Tuesday, March 24, 2015

Deadly Crash in the French Alps

Flight 4U 9525 crashed in the French Alps between Digne and Barcelonnette. The flight travelling from Barcelona to Dusseldorf has no survivors. There were several Spanish citizens, Opera singers and their families, and 16 German students coming home from study abroad on the 150 passenger plane. The flight was conducted by Germanwings, which is owned by Lufthansa.

The pilot sent out no distress signal as the plane descended down to its rapid crash. Bruce Robin, a prosecutor from Marseille said, "The body of the plane is in a state of destruction, there is not one intact piece of wing or fuselage.” Although the reason for the crash is unknown, officials say it is not linked to terrorism and most likely caused by mechanical errors.

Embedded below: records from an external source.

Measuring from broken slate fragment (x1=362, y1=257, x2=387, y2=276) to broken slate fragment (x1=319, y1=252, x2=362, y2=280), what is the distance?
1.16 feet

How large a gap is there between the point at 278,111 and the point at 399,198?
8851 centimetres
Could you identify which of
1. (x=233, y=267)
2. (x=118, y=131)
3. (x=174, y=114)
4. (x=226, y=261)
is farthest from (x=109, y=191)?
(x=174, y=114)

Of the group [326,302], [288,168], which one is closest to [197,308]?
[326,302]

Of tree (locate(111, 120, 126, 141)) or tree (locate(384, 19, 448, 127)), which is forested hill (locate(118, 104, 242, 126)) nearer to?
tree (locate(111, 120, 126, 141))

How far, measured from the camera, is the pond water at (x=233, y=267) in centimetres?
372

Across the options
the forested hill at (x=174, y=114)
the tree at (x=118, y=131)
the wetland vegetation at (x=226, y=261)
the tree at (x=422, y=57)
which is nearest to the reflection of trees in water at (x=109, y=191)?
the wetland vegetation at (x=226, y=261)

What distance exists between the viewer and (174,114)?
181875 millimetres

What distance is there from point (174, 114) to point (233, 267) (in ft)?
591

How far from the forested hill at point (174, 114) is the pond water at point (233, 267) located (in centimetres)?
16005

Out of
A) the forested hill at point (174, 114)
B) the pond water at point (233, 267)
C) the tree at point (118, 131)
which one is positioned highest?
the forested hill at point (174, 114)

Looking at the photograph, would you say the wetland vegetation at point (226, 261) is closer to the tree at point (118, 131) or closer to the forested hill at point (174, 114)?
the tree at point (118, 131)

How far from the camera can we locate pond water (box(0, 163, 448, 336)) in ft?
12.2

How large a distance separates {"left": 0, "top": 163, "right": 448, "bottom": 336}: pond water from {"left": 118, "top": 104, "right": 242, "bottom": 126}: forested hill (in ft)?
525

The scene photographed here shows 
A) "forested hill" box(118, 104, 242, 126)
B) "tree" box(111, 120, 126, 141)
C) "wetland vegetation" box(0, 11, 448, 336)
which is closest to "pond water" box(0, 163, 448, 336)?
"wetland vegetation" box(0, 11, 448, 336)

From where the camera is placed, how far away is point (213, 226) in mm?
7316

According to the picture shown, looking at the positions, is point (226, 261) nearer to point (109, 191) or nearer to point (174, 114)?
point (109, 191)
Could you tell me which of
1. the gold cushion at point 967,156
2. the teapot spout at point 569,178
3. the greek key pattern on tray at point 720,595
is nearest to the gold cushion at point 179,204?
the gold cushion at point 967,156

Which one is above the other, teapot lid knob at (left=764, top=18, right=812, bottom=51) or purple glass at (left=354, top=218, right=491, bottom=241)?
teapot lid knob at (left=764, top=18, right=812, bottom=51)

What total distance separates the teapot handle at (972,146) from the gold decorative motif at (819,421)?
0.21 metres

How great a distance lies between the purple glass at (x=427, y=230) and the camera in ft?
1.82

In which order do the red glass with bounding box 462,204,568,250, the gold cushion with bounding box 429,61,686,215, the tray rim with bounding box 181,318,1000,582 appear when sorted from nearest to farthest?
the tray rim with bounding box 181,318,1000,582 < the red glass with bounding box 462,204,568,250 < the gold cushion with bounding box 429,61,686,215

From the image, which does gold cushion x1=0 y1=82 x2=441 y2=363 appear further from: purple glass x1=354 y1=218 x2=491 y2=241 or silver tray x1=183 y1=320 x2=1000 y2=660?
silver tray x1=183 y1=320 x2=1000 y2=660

The pilot has worked for the airline for 10 years and has always been seen as trustworthy. Investigators are still working on piecing together more flight information from the in-flight recordings and the “black box” in the plane.

It seems as though plane crashes are popping up more frequently in the news. With this in mind, should there be more regulations to an already heavily regulated industry? Will people stop flying on airplanes in fear of a deadly crash? What would that mean for the air travel industry?


Angelia Fontanos said...

I think that the many plane crashes we see and hear about in the news will most definitely impact how consumers view flying on airplanes. Consumer demand for flying on airplanes will go down as a result of these recent crashes, which will reduce the air travel industry's profit. If demand for air travel were to go down, the air travel industry wouldn't be the only industry suffering. Tourism industries in popular tourist destinations, especially foreign destinations, would suffer from the air travel industry's loss as well, since air travel allows large amounts of consumers to go to various destinations and consume products in those destinations. The air travel industry might suffer, but other kinds of travel industries could potentially benefit from the air travel industry's loss of consumers.

Emma Wynn said...

Angelina, that is a great point. I was thinking the same thing about taste for the product being one of the determinates of demand.

Just as a quick update, the plane did not have technical errors; the co-pilot actually locked the pilot out of the cabin and deliberately crashed the plane. This seems scarier than a error with the plane because it means we may not be able to trust those who fly our planes.